Lernziele -
1. Schreiben Sie aus dem Interviewauszug über das Radio den Abschnitt ab, der mit den Worten „Da müssen Sie“ beginnt und mit „ich das weiter.“ endet.
2. Wer stellt laut dem Interviewauszug über das Radio zusammen, was in der Samstagmorgen-Sendung bei hr1 gesendet wird?
3. Setzen Sie den Interviewauszug über das Radio im Anschluss an seinen letzten Satz fort.

Textauszug -

# # #

Schwierige Frage. Jemandem, der seit 43 Jahren Radio macht, imponiert kaum einer, weil ich schlicht schon nahezu alles gesehen und gehört habe. Das spricht nicht gegen die Leute am Mikrofon, sondern für meine lange Erfahrung in dem Medium. Jeder, der mir imponiert hat, war in der Vergangenheit tätig. Aber selbstverständlich gibt es noch immer Leute, die beispielsweise im Kulturradio tätig sind und mit Features und Hörspielen eine erstklassige Arbeit leisten.

Vor 15 Jahren war kaum absehbar, dass Sie mit 70 Jahren noch eine Radioshow moderieren würden. Wieso ist es letztlich doch so gekommen?

Da müssen Sie eher meinen Brötchengeber fragen, der mich machen lässt. Ich bin nach wie vor an der Samstagmorgen-Sendung bei hr1 beteiligt und bringe ins Radio, was meine Kollegin Lidia Antonini zusammenstellt. Man lässt uns einfach gewähren. Und glücklicherweise sind die Hörer-Reaktionen so, dass hr1 und ich zu dem Ergebnis kommen, die Sendung fortzuführen. So lange alle drei Parteien Spaß daran haben – in erster Linie die Hörer, in zweiter Linie der Hessische Rundfunk und dann ich –, mache ich das weiter. 

Werner Reinke© hr/Nicole Kohlhepp)
Ich frage auch deshalb, weil Sie sich eigentlich längst vom Radio verabschiedet hatten. Und zwar bereits 1989.

Als in Hessen die private Konkurrenz aufkam, habe ich mich vom Hessischen Rundfunk verabschiedet, weil ich der Meinung war, dass der Weg, den sie plötzlich einschlugen, nichts mehr mit meiner Vorstellung von Radio zu tun hat. Die Menschen, mit denen ich arbeitete, wollten vorauseilend das machen, was sie für kommerzielles Radio hielten, und das widersprach in vielen Dingen meinen Idealen. Daher begab ich mich auf den freien Markt, von dem ich vorher schon wusste, dass er existierte. Ich habe also meine Stimme verkauft, habe Veranstaltungen moderiert, Werbung gemacht und brauchte den Rundfunk gar nicht mehr. Eine weitere Karriereplanung fürs Radio gab es also nicht. Doch dann stand das 30-jährige Jubiläum von hr3 im Jahr 2002 an und Jörg Bombach, der damalige Wellenchef, kam auf mich zu und wollte noch einmal all jene Menschen, die einst an der Gründung des Senders beteiligt waren, ins Boot holen.

# # #

Bereitgestelltes Material -
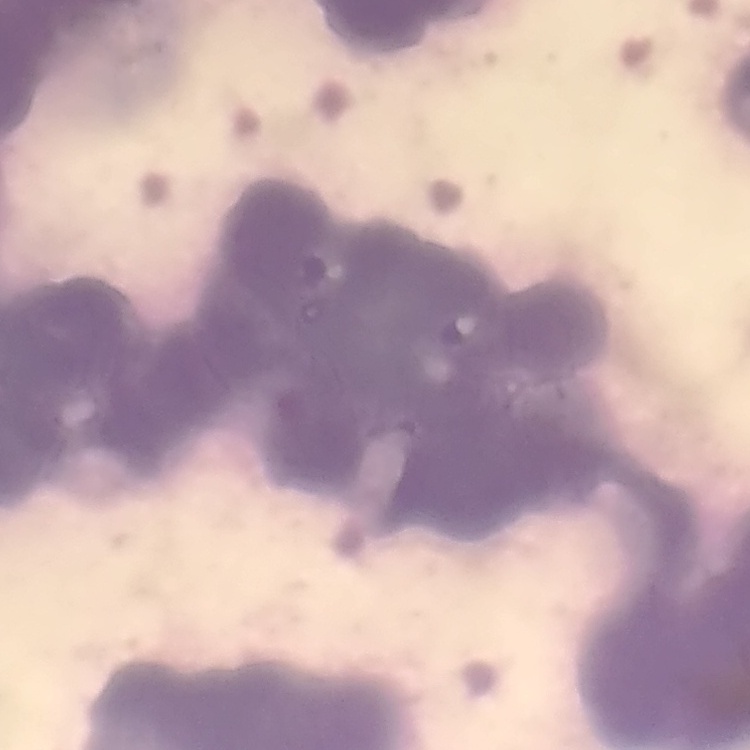

The erythrocytes exhibit rouleaux formation. Thin peripheral smear. One tile cut from a larger photomicrograph. Field's or Giemsa stain.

# # #

Endergebnisse -
1.
Da müssen Sie eher meinen Brötchengeber fragen, der mich machen lässt. Ich bin nach wie vor an der Samstagmorgen-Sendung bei hr1 beteiligt und bringe ins Radio, was meine Kollegin Lidia Antonini zusammenstellt. Man lässt uns einfach gewähren. Und glücklicherweise sind die Hörer-Reaktionen so, dass hr1 und ich zu dem Ergebnis kommen, die Sendung fortzuführen. So lange alle drei Parteien Spaß daran haben – in erster Linie die Hörer, in zweiter Linie der Hessische Rundfunk und dann ich –, mache ich das weiter.

2. Die Kollegin Lidia Antonini.

3.
Und schon war das Comeback geboren?

Ganz so schnell ging es nicht. Zunächst stellten sie sich vor, dass ich mal fünf Minuten in der Frühsendung auftauche, was ich jedoch ablehnte. Der Moderator kannte mich nicht, ich kannte den Moderator nicht – und nach fünf Minuten würden wir feststellen, dass wir nichts voneinander hatten und die Hörer ratlos zurückließen. Das wollte ich uns allen gerne ersparen. Daraufhin hatte Rüdiger Edelmann die wunderbare Idee, Reinke vier Wochen lang die "Mittags-Discotheke" wieder moderieren zu lassen, die ich bei der Gründung von hr3 gemacht habe. Das fand ich reizvoll und habe die Sendung schließlich gemeinsam mit Jürgen Rasper umgesetzt. Er hat mich, der ja im analogen Radio ausgeschieden war, zunächst ins volldigitale Radio einweisen müssen und mir alle Regler gezeigt, die ich ziehen musste. (lacht) Die Reaktionen der Hörer auf meine Rückkehr waren so intensiv, dass hr3 und ich eine neue Sendung entwickelten, die bis heute – wenn auch inzwischen auf einer anderen Welle – Bestand hat.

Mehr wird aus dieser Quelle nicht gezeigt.